Print the data exactly as written, line for line, and leave its pictures behind.

INFORMATION SUPPLIED
-.-.-

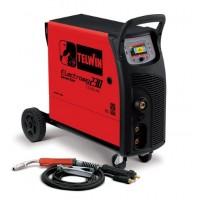 ELECTROMIG 230 WAVE 400V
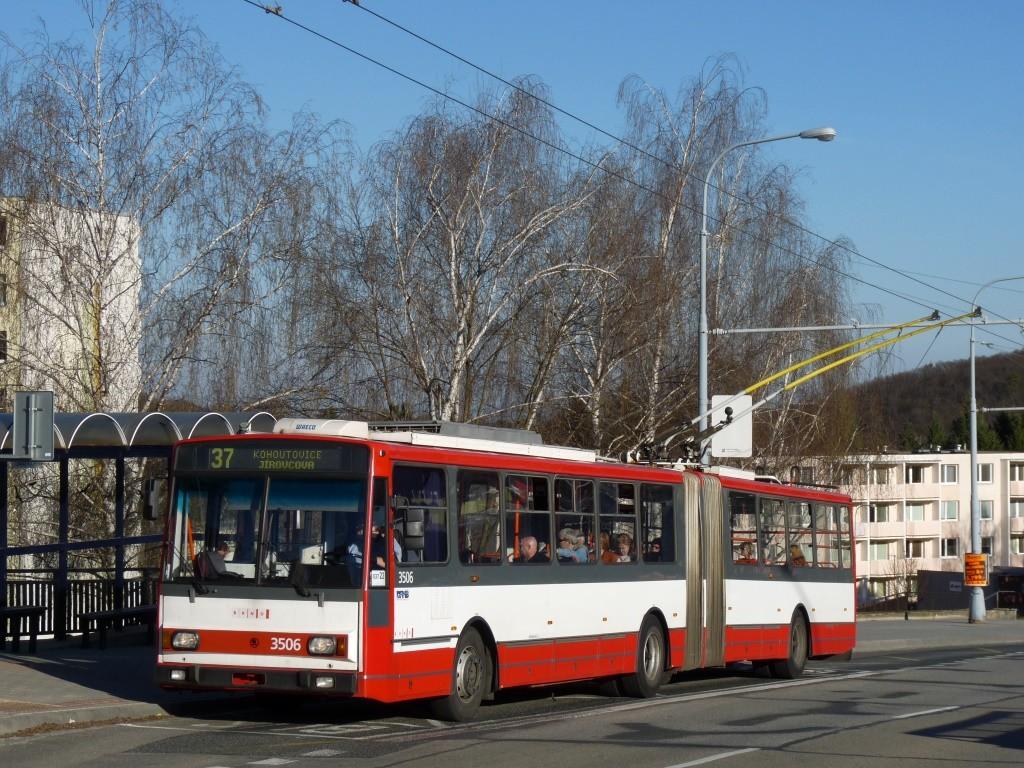 Fotogalerie » Škoda 15TrM 3506 | Brno | Kohoutovice | Libušina třída | Stamicova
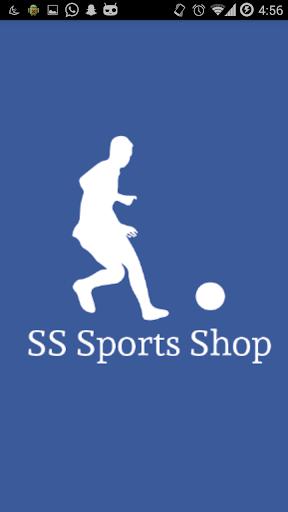 SS Sports Shop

-.-.-

RESPONSE FOR THIS EXERCISE
 ELECTROMIG 230 WAVE 400V
 Fotogalerie » Škoda 15TrM 3506 | Brno | Kohoutovice | Libušina třída | Stamicova
 SS Sports Shop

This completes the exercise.